The pastoral village of Shelburne in the beautiful state of Vermont has been swallowed by the burgeoning textile-manufacturing town of Burlington. Escaping this suburbanization is the eccentric estate of Electra Havemeyer Webb (1888-1960) now named the Shelburne Museum. Rather than one museum building, it is a village consisting of 19th century architecture, art, and artifacts. More about the museum later in this article – first about their quilts and a particular quiltmaker!
 
Piecing Together the Past: The Quilts of Florence Peto on view at the Shelburne Museum this summer (May 17th till October 25th) was a special treat for quilt lovers because it was entirely devoted to a woman who has reached almost mythical status as a quilt scholar, quiltmaker and an intrepid tracker of beautiful quilts of old. Florence Cowdin Peto (1880-1970) is highly regarded for popularizing quilts and quilt-making beginning in the 1930s. The story often repeated is that Mrs. Peto bravely knocked at the doors of friends and strangers in New Jersey, her home state, asking if the family had any quilts stored away in trunks or the attic. In this manner, she collected some of the finest quilts in the United States, including the famous “Rising Sun” quilt by Mary Totten, now in the Smithsonian Institution (Washington, D.C.).

* **SOURCE DATA**
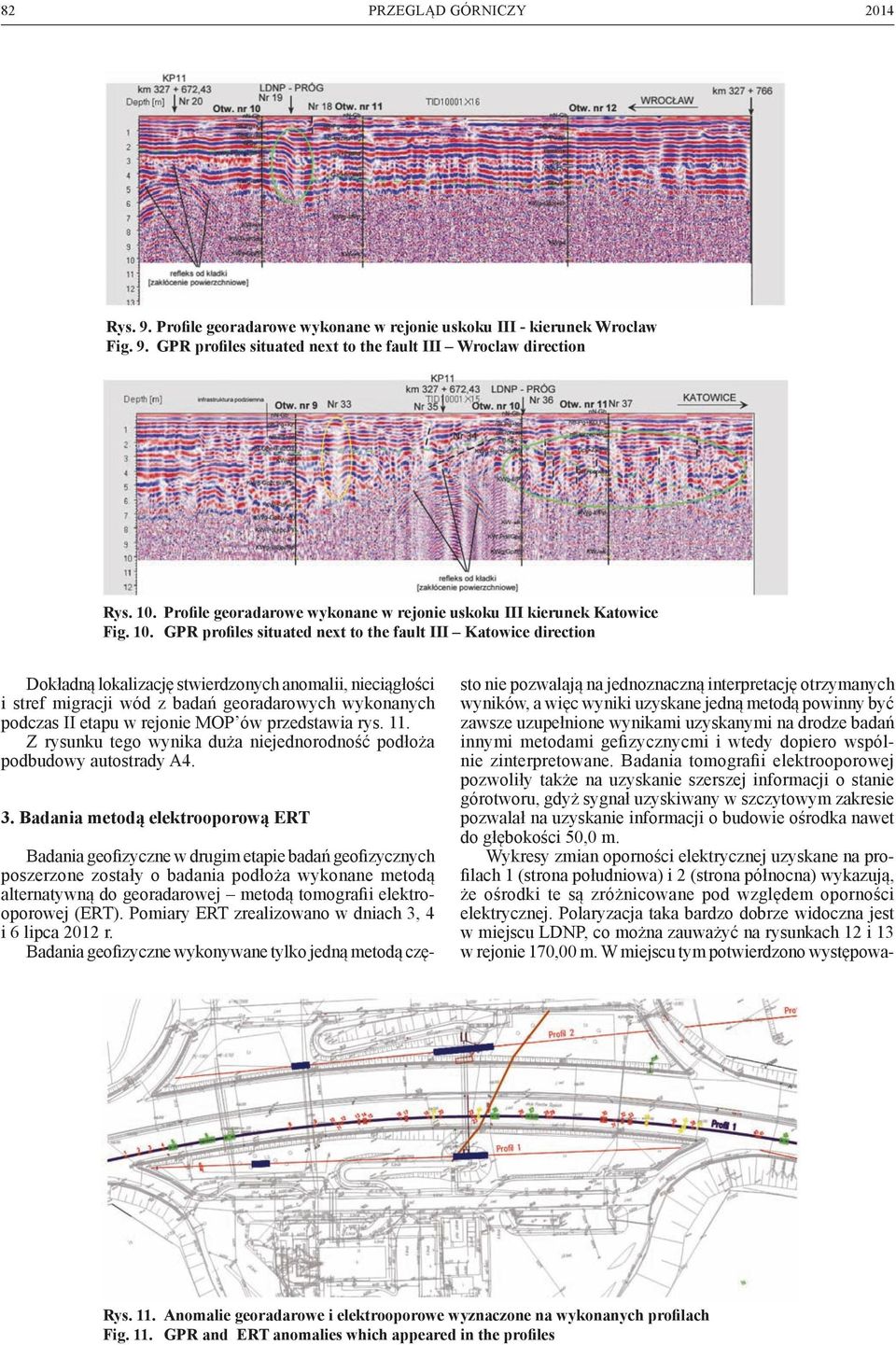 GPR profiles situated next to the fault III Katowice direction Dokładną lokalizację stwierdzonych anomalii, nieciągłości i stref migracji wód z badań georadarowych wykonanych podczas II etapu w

* **TASKS TO PERFORM**
(A) In the Shelburne Museum passage, what years are given for Florence Cowdin Peto's life?
(B) Which people does the Shelburne Museum passage name? List each one once.
(C) Write out everything from "Piecing Together the" down to "Institution (Washington, D.C.)." in the Shelburne Museum passage, changing "quilt scholar" to "quilt historian".

* **ANSWERS TO THE EXERCISES**
(A) 1880-1970

(B) Electra Havemeyer Webb, Florence Cowdin Peto, Mary Totten

(C)
Piecing Together the Past: The Quilts of Florence Peto on view at the Shelburne Museum this summer (May 17th till October 25th) was a special treat for quilt lovers because it was entirely devoted to a woman who has reached almost mythical status as a quilt historian, quiltmaker and an intrepid tracker of beautiful quilts of old. Florence Cowdin Peto (1880-1970) is highly regarded for popularizing quilts and quilt-making beginning in the 1930s. The story often repeated is that Mrs. Peto bravely knocked at the doors of friends and strangers in New Jersey, her home state, asking if the family had any quilts stored away in trunks or the attic. In this manner, she collected some of the finest quilts in the United States, including the famous “Rising Sun” quilt by Mary Totten, now in the Smithsonian Institution (Washington, D.C.).